I would love to have a sharp picture at RVM like at Winape.

roudoudou

My pronouns are RASM and ACE

Fessor

Quote from: roudoudou on 20:39, 29 January 20
switch to DEV mode, the icon with the hammer
And there?The displayed screen shrinks, but doesnt change anything;  postprocessing is still active and also this aspect-ratio leading to an unsharp picture.


roudoudou

My pronouns are RASM and ACE

Fessor

Quote from: roudoudou on 12:35, 30 January 20
Click the hammer...
Done that, and as i said, nothing changed. the 640x400 of the CPC are displayed as 640x434
Im on (K)ubuntu 18.04. I dont think it will look different on Windows.

roudoudou

Post processing is disabled but i guess there is still a ratio correction due to the pixel ratio of your screen. I have slightly  differents values 640x332
Note that pixels on a Real CTM are not square.


My pronouns are RASM and ACE

jcgamestoy


Not yet, in the next version I will add a option to have a 1:1 output.

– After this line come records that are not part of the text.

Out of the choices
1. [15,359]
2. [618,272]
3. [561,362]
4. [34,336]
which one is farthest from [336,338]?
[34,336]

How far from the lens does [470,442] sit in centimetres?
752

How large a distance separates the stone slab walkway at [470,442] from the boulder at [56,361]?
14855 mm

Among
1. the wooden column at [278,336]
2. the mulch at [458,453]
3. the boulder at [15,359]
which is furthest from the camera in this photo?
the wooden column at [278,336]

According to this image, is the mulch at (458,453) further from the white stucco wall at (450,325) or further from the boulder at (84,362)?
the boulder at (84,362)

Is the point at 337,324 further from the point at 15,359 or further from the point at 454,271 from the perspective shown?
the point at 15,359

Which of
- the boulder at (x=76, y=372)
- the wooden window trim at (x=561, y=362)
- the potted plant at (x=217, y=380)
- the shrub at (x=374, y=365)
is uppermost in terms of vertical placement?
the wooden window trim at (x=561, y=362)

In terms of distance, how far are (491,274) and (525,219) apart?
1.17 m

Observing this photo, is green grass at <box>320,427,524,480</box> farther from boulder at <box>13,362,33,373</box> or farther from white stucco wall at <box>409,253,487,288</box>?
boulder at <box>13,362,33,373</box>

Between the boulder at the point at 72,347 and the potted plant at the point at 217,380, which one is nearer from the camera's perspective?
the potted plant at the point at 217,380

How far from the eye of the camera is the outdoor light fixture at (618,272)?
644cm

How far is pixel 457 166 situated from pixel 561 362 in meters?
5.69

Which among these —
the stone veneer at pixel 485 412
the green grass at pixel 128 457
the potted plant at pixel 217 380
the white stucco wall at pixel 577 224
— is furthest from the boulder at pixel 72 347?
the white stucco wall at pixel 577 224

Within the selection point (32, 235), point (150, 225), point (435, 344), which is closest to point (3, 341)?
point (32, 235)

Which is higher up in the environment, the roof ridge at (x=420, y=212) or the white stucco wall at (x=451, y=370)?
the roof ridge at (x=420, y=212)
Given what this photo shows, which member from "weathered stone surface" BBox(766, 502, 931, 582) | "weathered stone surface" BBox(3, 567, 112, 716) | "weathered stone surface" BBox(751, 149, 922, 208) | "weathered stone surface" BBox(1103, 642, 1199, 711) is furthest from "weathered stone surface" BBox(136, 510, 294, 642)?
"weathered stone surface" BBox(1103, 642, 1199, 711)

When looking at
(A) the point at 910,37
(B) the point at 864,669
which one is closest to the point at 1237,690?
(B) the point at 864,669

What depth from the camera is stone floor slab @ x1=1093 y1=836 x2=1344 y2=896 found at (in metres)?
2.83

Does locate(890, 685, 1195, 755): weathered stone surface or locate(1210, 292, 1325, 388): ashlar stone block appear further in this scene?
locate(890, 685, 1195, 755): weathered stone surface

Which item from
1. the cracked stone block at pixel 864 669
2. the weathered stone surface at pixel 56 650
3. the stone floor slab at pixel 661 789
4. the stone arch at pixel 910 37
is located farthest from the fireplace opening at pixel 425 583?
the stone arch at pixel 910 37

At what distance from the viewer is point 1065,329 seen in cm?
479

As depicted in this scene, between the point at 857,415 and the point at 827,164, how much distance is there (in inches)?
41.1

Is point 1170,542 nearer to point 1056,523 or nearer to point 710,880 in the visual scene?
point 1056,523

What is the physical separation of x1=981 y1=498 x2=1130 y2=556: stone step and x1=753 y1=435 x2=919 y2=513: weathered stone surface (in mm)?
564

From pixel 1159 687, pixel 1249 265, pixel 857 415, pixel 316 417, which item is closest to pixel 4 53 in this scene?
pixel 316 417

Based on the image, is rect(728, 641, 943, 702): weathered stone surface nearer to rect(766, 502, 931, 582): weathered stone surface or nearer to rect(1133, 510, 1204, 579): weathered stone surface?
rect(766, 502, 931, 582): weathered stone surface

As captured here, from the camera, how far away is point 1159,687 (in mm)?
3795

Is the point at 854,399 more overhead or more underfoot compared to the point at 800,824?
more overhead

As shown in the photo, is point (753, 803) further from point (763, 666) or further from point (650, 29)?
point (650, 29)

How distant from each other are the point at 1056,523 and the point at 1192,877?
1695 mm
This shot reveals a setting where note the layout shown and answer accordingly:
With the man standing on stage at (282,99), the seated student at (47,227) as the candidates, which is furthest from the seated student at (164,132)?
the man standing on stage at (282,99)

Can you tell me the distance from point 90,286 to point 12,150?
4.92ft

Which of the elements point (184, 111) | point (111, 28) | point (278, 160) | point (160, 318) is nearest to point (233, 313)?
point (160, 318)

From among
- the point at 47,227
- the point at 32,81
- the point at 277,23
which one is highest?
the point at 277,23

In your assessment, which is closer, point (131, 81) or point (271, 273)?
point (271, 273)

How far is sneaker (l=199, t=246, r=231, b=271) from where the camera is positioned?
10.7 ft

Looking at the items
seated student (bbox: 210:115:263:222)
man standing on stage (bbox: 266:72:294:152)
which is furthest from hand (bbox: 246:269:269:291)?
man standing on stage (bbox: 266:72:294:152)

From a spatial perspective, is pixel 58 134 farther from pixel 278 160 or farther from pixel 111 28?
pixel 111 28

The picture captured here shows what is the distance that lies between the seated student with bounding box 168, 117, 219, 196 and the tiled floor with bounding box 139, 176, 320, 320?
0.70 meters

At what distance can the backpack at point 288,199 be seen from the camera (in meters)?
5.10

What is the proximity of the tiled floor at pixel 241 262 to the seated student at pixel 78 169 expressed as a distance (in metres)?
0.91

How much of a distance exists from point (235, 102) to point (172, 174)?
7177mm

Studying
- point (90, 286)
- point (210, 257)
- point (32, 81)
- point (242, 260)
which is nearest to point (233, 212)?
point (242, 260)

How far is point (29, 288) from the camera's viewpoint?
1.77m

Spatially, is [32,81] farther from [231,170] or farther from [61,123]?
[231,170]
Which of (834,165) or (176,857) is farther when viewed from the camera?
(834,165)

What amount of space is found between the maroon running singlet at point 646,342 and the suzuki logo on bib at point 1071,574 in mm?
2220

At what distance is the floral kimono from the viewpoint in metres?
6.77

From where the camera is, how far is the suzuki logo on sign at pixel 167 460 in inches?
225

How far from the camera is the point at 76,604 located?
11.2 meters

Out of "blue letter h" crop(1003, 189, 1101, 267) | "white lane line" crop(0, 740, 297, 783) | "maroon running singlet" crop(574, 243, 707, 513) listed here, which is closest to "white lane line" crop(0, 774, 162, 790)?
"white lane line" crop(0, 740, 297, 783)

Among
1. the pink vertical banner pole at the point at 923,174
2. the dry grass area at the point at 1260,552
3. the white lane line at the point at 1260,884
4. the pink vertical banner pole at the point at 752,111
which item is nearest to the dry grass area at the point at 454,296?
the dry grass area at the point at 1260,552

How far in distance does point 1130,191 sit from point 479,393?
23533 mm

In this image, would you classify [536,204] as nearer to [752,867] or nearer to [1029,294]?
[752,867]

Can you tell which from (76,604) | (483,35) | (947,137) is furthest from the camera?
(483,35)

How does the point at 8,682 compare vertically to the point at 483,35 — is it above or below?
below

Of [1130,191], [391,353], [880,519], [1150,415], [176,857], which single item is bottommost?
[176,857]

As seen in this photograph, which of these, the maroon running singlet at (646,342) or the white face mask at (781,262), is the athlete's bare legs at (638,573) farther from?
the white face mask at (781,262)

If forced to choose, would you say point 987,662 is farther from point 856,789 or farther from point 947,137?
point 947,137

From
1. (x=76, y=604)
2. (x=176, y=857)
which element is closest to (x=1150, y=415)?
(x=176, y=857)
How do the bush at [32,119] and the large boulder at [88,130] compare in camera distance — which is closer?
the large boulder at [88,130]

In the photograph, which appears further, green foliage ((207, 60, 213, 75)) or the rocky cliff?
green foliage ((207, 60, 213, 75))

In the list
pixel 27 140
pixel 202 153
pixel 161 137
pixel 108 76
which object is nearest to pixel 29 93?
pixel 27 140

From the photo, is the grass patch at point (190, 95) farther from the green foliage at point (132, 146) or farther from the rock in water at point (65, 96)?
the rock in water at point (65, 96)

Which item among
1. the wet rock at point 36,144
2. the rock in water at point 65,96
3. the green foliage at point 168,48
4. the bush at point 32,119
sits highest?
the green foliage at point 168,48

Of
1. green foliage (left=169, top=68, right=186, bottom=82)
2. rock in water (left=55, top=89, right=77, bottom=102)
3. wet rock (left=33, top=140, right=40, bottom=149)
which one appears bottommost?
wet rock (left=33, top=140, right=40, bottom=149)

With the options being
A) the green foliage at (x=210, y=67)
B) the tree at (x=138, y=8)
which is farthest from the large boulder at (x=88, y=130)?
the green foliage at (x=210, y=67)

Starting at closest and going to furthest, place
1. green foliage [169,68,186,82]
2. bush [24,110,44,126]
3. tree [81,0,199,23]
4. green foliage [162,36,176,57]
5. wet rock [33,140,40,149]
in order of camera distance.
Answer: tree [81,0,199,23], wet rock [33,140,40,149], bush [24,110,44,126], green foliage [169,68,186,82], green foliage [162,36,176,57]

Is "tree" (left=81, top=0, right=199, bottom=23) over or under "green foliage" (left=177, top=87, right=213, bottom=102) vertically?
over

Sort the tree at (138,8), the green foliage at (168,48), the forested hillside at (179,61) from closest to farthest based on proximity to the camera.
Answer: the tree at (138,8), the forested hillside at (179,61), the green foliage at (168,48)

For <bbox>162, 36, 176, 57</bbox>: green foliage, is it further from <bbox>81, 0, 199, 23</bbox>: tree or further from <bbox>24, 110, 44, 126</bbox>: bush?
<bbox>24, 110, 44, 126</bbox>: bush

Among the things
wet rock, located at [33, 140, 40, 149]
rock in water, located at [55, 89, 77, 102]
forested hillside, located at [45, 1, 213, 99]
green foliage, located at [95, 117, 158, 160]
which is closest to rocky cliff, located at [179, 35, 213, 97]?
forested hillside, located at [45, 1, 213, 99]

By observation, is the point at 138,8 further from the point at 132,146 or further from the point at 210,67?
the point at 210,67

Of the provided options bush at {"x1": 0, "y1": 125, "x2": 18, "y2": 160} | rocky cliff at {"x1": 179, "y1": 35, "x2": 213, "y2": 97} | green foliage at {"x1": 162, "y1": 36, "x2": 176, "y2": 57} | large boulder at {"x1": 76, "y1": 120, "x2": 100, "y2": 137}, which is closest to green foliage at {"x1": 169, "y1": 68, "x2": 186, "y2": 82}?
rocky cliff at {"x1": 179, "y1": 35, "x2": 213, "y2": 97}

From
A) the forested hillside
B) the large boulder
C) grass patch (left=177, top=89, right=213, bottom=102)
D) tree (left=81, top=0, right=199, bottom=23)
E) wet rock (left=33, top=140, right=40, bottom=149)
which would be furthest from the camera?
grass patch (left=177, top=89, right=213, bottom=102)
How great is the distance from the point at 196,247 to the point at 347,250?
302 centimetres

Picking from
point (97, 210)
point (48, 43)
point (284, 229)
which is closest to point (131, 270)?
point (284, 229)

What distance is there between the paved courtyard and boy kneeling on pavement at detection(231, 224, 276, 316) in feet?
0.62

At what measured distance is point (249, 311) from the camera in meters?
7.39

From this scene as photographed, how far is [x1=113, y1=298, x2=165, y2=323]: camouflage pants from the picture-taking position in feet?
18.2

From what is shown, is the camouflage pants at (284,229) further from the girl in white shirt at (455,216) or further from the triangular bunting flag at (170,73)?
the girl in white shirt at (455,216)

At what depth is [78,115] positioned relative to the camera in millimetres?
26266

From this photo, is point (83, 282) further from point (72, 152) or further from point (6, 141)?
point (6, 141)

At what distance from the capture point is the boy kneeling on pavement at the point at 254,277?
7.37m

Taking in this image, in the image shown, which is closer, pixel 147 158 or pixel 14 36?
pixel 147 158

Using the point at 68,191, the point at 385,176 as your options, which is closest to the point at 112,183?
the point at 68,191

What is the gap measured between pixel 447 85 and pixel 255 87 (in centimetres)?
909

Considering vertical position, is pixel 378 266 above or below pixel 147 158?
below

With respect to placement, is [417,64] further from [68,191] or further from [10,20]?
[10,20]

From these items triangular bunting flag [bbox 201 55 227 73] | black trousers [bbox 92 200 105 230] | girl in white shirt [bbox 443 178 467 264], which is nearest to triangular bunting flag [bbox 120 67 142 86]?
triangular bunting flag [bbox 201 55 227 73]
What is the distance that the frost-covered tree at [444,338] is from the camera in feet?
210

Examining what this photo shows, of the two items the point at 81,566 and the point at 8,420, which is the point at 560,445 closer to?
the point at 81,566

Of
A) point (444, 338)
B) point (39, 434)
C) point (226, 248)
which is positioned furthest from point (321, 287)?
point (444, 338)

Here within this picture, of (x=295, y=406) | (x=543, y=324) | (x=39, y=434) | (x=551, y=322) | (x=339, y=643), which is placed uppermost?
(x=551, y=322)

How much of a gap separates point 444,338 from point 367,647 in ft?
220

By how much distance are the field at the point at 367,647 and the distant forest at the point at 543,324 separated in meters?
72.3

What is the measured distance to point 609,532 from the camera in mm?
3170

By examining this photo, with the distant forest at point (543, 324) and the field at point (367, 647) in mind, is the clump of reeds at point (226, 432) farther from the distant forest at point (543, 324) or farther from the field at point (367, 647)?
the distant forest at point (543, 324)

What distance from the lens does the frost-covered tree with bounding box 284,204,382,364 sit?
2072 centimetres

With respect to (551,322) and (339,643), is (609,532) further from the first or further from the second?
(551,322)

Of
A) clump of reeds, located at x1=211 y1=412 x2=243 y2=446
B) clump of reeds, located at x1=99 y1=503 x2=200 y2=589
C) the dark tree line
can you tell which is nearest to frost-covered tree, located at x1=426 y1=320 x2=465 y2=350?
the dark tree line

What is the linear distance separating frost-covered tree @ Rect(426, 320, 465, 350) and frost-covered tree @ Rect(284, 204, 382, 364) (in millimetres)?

Currently RVM uses the real Aspect Ratio of a cpc, (if I have not failed in my calculations) because in the analog world pixels are never square  ;)



As a curiosity, if you load the same loading screen on a ZX 48k or 128k you will see that the aspect ratio is not the same (as on real machines).


In the future version also a cpc 6128+ and a gx4000 do not have the same aspect ratio. But I'm going to add an option to disable it and another one to make the window size in integer multiples

Quote from: Fessor on 20:02, 29 January 20
Is there a way to set the pixel aspect ratio to 1: 1 and / or to switch off post-processing of the image? I tried to adjust the window size to achieve a 640x400 screen and get rid of scaling effects; However, RVM represents 640x434 pixels.
I would love to have a sharp picture at RVM like at Winape.